▸ **WHAT THIS EXERCISE ASKS**
1. In the article on additive manufacturing in aerospace, reproduce the passage between "When you look" and "deliver the final part.", inclusive.
2. According to the article on additive manufacturing in aerospace, how was the wing rib manufactured before engineers explored the AM route?
3. Carry the article on additive manufacturing in aerospace forward from its last sentence.
--- SELECTED EXCERPT Enclosed Below ---
It is no secret that an aircraft is a complex system that involves a long list of interior and exterior components designed to maintain safety, meet certification standards, ensure functionality, and enhance comfort. Given the competitive and demanding requirements of such a large industry, production optimization and efficiency are continuously of paramount importance – hence the increasing push for manufacturing processes such as Additive Manufacturing (AM). Since the very first use of the technology in the 1989s, there has been an increasing shift in how aerospace parts are conceptualized, designed and produced. The article below aims to understand how the technology has evolved and how it’s being adopted today by aerospace companies and part manufacturers.

As one of the first industries to adopt AM and given the number of growing applications achieved in the field, one can legitimately say aerospace has successfully integrated the technology into its production operations. If design and manufacturing are two different aspects of a part production; one cannot truly work without the other. They reinforce each other to generate the biggest impact and it’s important to see how they evolve with the current advancements of the technologies.

Therefore, the article below ambitions to understand:

  • The current state of design in aerospace parts production – and applications revealing the greatest impact of AM
  • Which AM processes are transforming aircraft production the most and why?
  • How far can AM be taken in the aerospace industry?

The current state of design in aerospace parts production

When you look at a wing rib for example – a structural part inside an aircraft that helps to carry some of the flight loads and maintain the smooth shape of the wing. With 2 metre long and 20 kg, this part has a complex shape that needs to be as light as possible to be the most functional. It used to be manufactured using machining in a single block of aluminum until engineers explored the AM route. With AM, they imagine a new design – a metal plate that is used as a base to build the part on. Where possible the part is designed so that the plate can be incorporated into the final part. Using WAAM, the AM part came out with a slightly wavy surface that still needs to be machined to deliver the final part.

This example shows that the right design must go hand-in-hand with the right production process. In aerospace, parts are complex and made up of intricate geometric structures. They form small parts that must fit together with other small parts. If the ability to produce several parts at once is one of the most cited benefits of “design for AM” – especially in the aerospace industry, one should note that the result of these designs often comes down to the use of the right design strategy.

The only thing the design toolbox includes more and more complex techniques that require taking into account the business case perspective of the part being produced. Based on the example shared above, one can say “part consolidation” is one of the design techniques that is widely used in aerospace design to help save weight and assembly costs, while increasing the structural integrity of an AM part.

In general, “AM design techniques and design strategies for aircrafts are being adopted differently in sectors like civil aviation, space, and ultralight aircraft vehicles in the context of urban air mobility and eVTOL.

3D printed wing. ©GKN Aerospace

For ultralight aircraft vehicles, saving weight is, of course, a crucial element. AM supports this with proven design techniques like topology optimization, and all of AM’s design opportunities are considered for components, including structural parts, and in different materials. AM is being utilized exhaustively for structural optimization and lightweighting. We see a similar situation for space applications. In both areas, making optimal use of the design space while optimizing weight to functionality is essential. An interesting approach in this context is to switch to a lighter material or composite during the design exploration phase and compensate for its deviating material properties with geometric changes to the part design. In essence, AM is considered a valid manufacturing technology and is used as a complementary technology for a limited number of sophisticated solutions.
--- End of Enclosed SELECTED EXCERPT ---
--- EXCERPTED RECORDS Enclosed Below ---
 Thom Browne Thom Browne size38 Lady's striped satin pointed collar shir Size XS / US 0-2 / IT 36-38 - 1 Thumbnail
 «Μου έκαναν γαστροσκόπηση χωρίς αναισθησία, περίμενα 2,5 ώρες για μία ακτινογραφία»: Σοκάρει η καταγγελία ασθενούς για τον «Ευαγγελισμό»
--- End of Enclosed EXCERPTED RECORDS ---
--- EXCERPTED RECORDS Enclosed Below ---
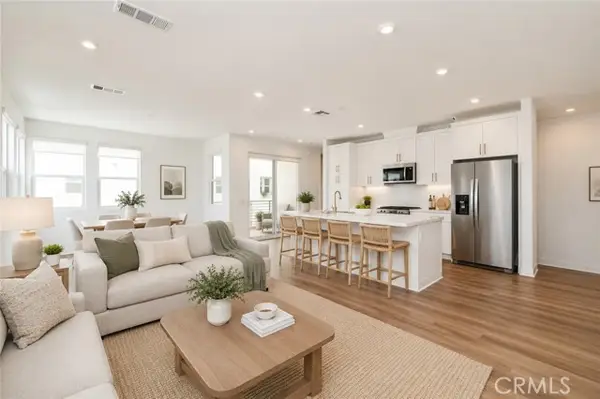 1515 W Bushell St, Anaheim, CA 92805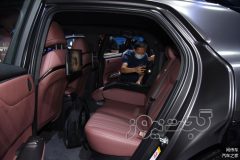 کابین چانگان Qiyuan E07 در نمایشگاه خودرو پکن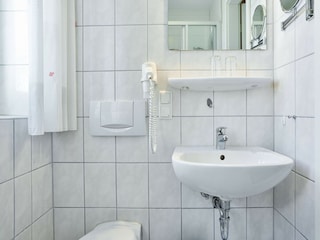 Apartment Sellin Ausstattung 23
--- End of Enclosed EXCERPTED RECORDS ---
--- EXCERPTED RECORDS Enclosed Below ---
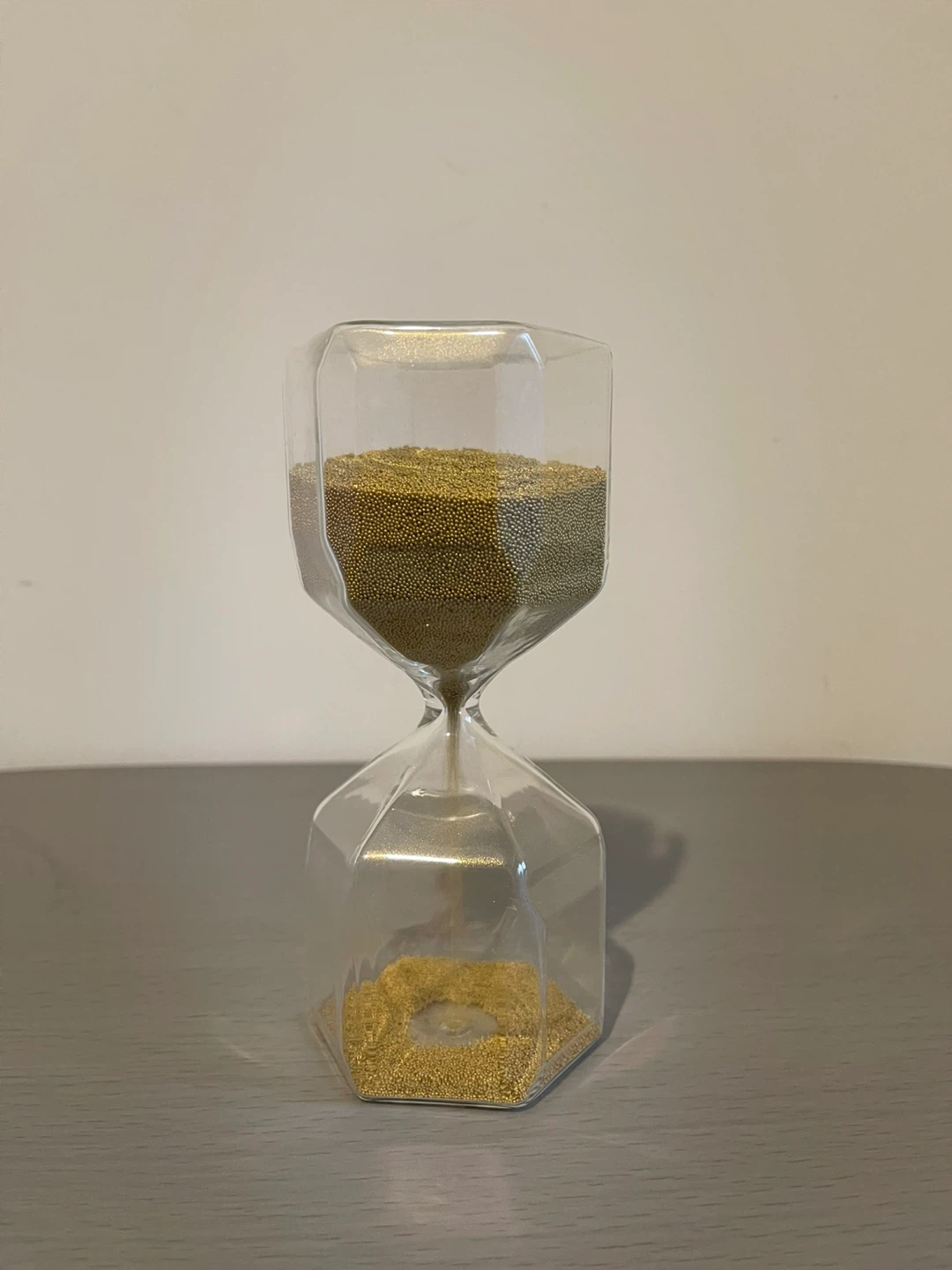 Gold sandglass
--- End of Enclosed EXCERPTED RECORDS ---
▸ **ANSWERS TO THE EXERCISE**
1.
When you look at a wing rib for example – a structural part inside an aircraft that helps to carry some of the flight loads and maintain the smooth shape of the wing. With 2 metre long and 20 kg, this part has a complex shape that needs to be as light as possible to be the most functional. It used to be manufactured using machining in a single block of aluminum until engineers explored the AM route. With AM, they imagine a new design – a metal plate that is used as a base to build the part on. Where possible the part is designed so that the plate can be incorporated into the final part. Using WAAM, the AM part came out with a slightly wavy surface that still needs to be machined to deliver the final part.

2. It was machined from a single block of aluminum.

3.
Looking at civil aviation the situation is different. Currently, the majority of the 3D-printed parts are not designed for AM. AM is ideal for sourcing low-criticality polymer parts for aircraft in civil aviation because parts can be printed off the virtual shelf, there’s no waste, and no stock languishing in warehouses. However, existing designs are used and produced with AM, because it makes sense from a lead time or minimum order quantity point of view.

Nonetheless, AM offers a new approach to designing for aerospace by providing an economical alternative for damage-prone parts on planes. AM can provide tailored repair solutions for such parts, offering a path other than replacement and minimizing the time planes would otherwise be grounded.

This shows it’s not always about finding the complex parts that require a complete redesign but the parts that make sense from a business case perspective. The right design approach is essential in this regard. Entirely redesigning a part is an investment, and the new design will require additional efforts to be accepted as a flying part. MROs and airlines are implementing Materialise’s AM software to digitalize the production process and use the data available of thousands of builds from Materialise manufacturing to standardize designs and comply with safety regulations. Redesigning existing parts often doesn’t have to rely on highly complex AM design technologies and only requires minor part changes. In civil aviation, safety is the primary concern, and the aerospace and AM industry must advance the standardization of 3D printing to raise its profile for civil aviation,” Erik de Zeeuw, Market Manager Aerospace, Materialise explains.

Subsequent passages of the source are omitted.